======== DATA FOR THE TASK
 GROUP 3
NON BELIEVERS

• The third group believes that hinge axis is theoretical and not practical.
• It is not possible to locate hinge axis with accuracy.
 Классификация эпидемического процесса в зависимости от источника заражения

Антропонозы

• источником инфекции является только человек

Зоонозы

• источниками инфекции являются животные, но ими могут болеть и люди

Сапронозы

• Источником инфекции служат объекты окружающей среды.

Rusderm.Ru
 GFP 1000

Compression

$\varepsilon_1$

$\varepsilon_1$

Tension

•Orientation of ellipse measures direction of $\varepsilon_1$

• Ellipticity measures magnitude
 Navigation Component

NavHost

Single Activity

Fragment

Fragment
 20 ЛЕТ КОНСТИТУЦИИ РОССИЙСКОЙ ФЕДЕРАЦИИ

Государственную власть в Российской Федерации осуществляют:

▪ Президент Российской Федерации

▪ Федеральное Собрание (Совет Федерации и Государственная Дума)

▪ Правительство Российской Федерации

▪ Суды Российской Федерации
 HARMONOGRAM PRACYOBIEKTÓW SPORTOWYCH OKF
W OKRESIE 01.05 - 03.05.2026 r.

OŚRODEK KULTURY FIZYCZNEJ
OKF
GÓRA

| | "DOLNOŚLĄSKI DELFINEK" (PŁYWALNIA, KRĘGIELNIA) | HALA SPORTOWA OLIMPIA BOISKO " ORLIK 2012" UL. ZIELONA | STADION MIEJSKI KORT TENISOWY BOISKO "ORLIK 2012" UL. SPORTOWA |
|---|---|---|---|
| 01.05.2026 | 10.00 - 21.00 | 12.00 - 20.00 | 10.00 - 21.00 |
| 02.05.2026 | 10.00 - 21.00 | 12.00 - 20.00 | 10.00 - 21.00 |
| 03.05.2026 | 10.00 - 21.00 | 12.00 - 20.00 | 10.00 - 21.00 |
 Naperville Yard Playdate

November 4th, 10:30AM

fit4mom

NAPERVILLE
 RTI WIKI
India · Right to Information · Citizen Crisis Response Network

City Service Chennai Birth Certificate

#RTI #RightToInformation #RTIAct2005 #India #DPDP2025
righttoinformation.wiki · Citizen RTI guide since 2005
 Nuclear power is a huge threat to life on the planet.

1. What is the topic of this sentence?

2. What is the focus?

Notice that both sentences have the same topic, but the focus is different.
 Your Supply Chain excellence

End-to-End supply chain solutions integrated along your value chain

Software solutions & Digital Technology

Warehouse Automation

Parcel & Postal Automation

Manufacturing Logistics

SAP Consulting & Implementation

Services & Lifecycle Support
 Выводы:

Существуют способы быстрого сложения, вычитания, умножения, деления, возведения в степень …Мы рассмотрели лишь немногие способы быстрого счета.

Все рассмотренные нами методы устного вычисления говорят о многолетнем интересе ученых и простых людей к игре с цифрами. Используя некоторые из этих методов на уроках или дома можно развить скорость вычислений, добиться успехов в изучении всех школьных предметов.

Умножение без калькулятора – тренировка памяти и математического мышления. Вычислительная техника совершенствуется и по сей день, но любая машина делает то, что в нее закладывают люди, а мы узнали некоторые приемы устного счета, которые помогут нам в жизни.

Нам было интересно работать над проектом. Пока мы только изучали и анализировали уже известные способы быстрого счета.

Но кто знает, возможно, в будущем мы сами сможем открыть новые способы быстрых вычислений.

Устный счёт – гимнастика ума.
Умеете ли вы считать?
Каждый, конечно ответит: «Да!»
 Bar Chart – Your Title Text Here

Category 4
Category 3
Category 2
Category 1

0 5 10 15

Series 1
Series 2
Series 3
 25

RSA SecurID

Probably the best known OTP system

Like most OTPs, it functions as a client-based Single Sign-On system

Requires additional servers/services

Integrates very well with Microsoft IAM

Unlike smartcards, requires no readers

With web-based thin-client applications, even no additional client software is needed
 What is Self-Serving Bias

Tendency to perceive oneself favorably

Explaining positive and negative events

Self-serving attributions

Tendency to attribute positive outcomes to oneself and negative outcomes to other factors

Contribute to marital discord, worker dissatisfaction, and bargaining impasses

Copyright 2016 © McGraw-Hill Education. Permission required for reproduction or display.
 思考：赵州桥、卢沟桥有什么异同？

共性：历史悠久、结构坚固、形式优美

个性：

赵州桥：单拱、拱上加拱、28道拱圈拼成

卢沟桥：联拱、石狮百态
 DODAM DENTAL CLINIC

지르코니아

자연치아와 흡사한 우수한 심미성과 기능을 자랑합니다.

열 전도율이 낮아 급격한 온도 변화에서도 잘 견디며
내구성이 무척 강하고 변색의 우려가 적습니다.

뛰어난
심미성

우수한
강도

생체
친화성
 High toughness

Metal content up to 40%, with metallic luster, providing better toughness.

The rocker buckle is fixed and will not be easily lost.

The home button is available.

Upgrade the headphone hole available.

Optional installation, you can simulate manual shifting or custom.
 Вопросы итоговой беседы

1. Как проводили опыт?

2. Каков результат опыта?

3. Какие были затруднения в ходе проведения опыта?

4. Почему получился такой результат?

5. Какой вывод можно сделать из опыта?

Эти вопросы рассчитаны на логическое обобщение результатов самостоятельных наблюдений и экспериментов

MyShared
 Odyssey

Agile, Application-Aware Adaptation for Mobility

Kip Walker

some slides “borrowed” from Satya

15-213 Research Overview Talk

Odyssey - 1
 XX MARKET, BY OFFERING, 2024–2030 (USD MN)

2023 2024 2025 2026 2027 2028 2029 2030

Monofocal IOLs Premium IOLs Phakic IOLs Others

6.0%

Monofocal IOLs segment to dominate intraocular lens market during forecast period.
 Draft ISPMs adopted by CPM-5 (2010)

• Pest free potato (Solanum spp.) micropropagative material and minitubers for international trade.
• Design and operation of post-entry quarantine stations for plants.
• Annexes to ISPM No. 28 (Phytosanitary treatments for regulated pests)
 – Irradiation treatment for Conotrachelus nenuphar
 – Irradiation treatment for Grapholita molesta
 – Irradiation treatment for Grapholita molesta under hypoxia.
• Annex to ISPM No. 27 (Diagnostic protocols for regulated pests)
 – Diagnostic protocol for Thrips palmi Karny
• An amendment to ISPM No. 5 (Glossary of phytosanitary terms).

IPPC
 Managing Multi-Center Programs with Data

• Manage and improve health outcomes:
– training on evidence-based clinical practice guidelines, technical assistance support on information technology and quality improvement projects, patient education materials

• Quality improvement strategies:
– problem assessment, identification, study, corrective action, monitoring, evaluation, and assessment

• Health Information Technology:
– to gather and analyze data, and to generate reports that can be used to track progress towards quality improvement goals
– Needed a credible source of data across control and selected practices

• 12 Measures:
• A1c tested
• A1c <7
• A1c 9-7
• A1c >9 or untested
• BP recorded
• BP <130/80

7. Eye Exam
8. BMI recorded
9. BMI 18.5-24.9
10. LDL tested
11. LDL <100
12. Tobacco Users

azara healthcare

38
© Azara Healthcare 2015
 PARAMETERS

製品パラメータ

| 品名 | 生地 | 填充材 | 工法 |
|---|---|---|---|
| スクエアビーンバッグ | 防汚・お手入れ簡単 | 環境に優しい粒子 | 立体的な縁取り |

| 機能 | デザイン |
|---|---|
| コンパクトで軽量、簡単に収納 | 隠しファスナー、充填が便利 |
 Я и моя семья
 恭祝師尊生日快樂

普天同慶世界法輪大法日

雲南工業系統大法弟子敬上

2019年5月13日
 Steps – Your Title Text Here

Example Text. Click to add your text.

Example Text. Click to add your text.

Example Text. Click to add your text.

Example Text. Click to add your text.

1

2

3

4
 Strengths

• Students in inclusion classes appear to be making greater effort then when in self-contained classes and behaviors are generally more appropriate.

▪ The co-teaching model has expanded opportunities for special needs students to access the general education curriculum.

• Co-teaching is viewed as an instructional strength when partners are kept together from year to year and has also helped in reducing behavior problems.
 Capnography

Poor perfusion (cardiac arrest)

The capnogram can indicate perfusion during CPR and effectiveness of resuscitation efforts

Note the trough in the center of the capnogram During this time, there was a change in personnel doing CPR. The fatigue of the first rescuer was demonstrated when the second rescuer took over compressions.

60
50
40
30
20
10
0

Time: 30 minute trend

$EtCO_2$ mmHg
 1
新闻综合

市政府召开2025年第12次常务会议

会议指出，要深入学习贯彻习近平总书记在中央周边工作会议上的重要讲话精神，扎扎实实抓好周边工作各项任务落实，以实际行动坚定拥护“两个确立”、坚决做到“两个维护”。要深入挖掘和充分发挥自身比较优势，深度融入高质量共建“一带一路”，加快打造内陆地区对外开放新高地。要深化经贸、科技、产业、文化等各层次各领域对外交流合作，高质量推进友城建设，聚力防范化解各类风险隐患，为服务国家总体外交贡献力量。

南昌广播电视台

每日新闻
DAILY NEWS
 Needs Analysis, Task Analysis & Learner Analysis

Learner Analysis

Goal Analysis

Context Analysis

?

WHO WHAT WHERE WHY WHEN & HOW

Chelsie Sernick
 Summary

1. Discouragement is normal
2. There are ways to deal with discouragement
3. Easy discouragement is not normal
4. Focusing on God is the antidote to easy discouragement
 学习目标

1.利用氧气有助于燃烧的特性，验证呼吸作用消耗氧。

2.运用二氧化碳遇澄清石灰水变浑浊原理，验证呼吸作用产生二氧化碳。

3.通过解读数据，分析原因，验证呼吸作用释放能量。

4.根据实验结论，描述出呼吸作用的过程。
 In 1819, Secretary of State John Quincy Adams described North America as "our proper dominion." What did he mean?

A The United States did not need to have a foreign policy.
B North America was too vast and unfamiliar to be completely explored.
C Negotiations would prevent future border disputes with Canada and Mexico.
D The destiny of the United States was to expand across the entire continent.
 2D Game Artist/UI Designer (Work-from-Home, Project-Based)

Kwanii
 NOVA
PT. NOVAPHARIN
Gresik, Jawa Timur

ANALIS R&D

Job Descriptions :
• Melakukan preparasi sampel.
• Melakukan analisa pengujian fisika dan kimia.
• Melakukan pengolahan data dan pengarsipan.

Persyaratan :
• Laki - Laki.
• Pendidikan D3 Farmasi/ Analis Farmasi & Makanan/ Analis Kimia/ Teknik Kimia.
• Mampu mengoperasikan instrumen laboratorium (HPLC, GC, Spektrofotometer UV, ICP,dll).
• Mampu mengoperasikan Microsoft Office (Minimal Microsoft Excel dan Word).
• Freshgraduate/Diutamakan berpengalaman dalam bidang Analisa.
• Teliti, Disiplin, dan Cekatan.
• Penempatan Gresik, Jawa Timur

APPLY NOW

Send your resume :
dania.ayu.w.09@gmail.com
================
> PROBLEM TO SOLVE: Whenever the word "regulated" shows up in a line of the entries, copy that line.

> OUTPUT OF THE TASK:
• Annexes to ISPM No. 28 (Phytosanitary treatments for regulated pests)
• Annex to ISPM No. 27 (Diagnostic protocols for regulated pests)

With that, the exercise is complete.